(Extract to read):
========================================================================

In Picture 9 we see for the first time the blue "soul-flower," on a red background, also described as such by Miss X (naturally without knowledge of Bohme).
In the centre is the golden light in the form of a lamp, as she herself stated.
The cortices are very pronounced, but they consist of light (at least in the upper half of the mandala) and radiate outwards. [Footnote 143]
The light is composed of the rainbow hues of the rising sun; it is a real cauda pavonis.
There are six sets of sunbeams.
This recalls the Buddha's Discourse on the Robe, from the Collection of the Pali Canon:
His heart overflowing with lovingkindness . . . with compassion . . . with joyfulness . . . with equanimity, he abides, raying forth lovingkindness, compassion, joyfulness, equanimity, towards one quarter of space, then towards the second, then towards the third, then towards the fourth, and above and below, thus, all around.
Everywhere, into all places the wide world over, his heart overflowing with compassion streams forth, wide, deep, illimitable, free from enmity, free from all ill-will. . . .[Footnote144] ~Carl Jung, CW 9i, Para 596
Footnote 143 Cf. Kabbala Denudata, Appendix, ch. IV, sec. 2, p. 26: "The beings created by the infinite Deity through the First Adam were all spiritual beings, viz. they were simple, shining acts, being one in themselves, partaking of a being that may be thought of as the midpoint of a sphere, and partaking of a life that may be imagined as a sphere emitting rays."
Footnote 144 "Parable of the Cloth," in The First Fifty Discourses from the Collection of the Middle-Length Discourses (Majjhima Nikaya) of Gotama the Buddha, I, pp. 39f. modified. This reference to the Buddha is not accidental, since the figure of the Tathagata in the lotus seat occurs many times in the patient's mandalas.

========================================================================

[Spatial grounding data]
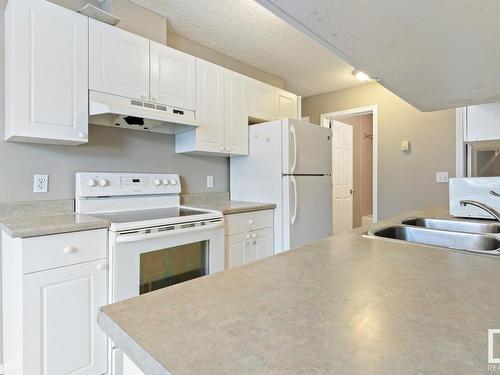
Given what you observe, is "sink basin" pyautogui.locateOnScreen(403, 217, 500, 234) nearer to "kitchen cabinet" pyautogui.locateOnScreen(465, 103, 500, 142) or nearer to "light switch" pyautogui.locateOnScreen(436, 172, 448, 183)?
"kitchen cabinet" pyautogui.locateOnScreen(465, 103, 500, 142)

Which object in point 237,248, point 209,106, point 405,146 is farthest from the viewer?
point 405,146

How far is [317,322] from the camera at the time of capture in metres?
0.49

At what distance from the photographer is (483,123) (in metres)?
1.65

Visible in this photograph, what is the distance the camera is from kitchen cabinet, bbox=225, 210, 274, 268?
2279mm

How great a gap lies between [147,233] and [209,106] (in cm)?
131

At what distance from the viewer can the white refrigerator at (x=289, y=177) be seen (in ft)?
8.44

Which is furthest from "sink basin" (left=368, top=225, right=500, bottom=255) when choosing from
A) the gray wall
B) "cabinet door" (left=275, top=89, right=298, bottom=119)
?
the gray wall

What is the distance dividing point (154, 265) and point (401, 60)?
5.33 ft

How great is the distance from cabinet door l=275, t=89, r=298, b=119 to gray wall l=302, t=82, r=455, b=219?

========================================================================

(What the task asks): From the passage on Picture 9 and its mandala, extract everything from "In the centre" down to "sets of sunbeams.", copying the words without any change.

(Worked solution):
In the centre is the golden light in the form of a lamp, as she herself stated.
The cortices are very pronounced, but they consist of light (at least in the upper half of the mandala) and radiate outwards. [Footnote 143]
The light is composed of the rainbow hues of the rising sun; it is a real cauda pavonis.
There are six sets of sunbeams.